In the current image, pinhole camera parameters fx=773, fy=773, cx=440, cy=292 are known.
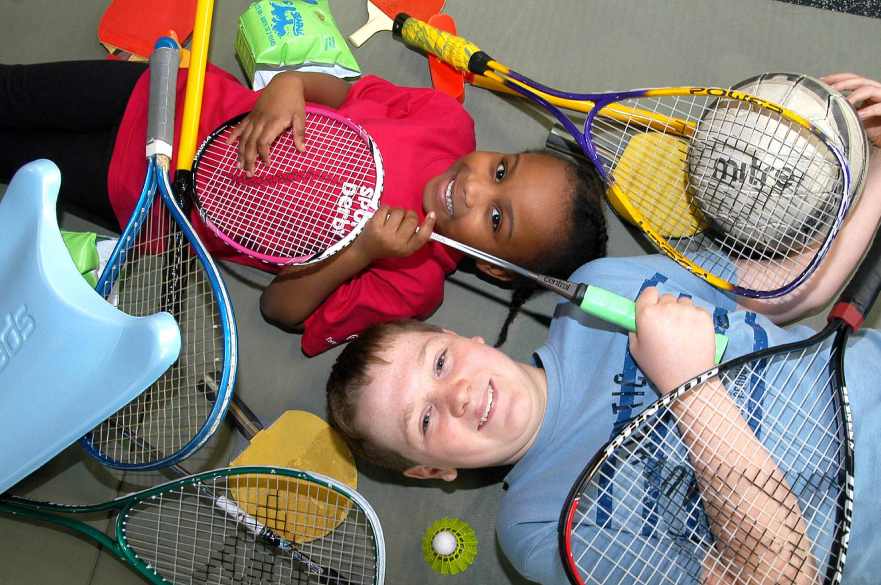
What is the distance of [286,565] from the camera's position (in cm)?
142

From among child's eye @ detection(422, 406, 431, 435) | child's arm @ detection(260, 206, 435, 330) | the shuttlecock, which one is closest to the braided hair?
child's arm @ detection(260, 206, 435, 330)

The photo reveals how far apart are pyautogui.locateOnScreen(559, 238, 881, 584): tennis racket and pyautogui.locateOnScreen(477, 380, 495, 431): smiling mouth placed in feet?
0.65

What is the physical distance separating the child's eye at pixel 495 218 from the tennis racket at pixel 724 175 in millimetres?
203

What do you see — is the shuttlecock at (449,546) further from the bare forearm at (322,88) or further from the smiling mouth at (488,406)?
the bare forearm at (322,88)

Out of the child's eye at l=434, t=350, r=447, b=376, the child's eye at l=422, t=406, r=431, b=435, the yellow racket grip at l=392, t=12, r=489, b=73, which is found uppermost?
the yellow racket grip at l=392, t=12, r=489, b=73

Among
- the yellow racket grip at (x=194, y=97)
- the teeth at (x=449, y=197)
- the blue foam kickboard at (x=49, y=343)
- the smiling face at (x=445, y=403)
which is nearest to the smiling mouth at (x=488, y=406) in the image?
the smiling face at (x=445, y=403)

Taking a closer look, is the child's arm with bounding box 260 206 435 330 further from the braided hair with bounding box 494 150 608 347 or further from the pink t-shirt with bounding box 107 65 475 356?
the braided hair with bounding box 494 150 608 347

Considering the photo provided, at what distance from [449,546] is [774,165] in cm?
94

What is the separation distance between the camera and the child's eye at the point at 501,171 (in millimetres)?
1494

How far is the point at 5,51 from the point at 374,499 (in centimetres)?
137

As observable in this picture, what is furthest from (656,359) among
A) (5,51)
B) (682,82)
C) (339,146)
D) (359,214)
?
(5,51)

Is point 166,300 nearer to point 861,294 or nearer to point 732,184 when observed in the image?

########################################

Written task: Rewrite the part of the records that opens with the line containing "How far is the" and runs to the end of the records, requests included, raising every number in the answers, whether a distance or a point coordinate, by 50. Numbers in the requests stay as they are.

Correct output:
How far is the point at 5,51 from the point at 374,499 (in centimetres)?
187

As observable in this picture, what is furthest from (656,359) among
A) (5,51)
B) (682,82)
C) (339,146)
D) (359,214)
?
(55,101)

Is point 166,300 nearer to point 861,294 or nearer to point 732,184 when observed in the image?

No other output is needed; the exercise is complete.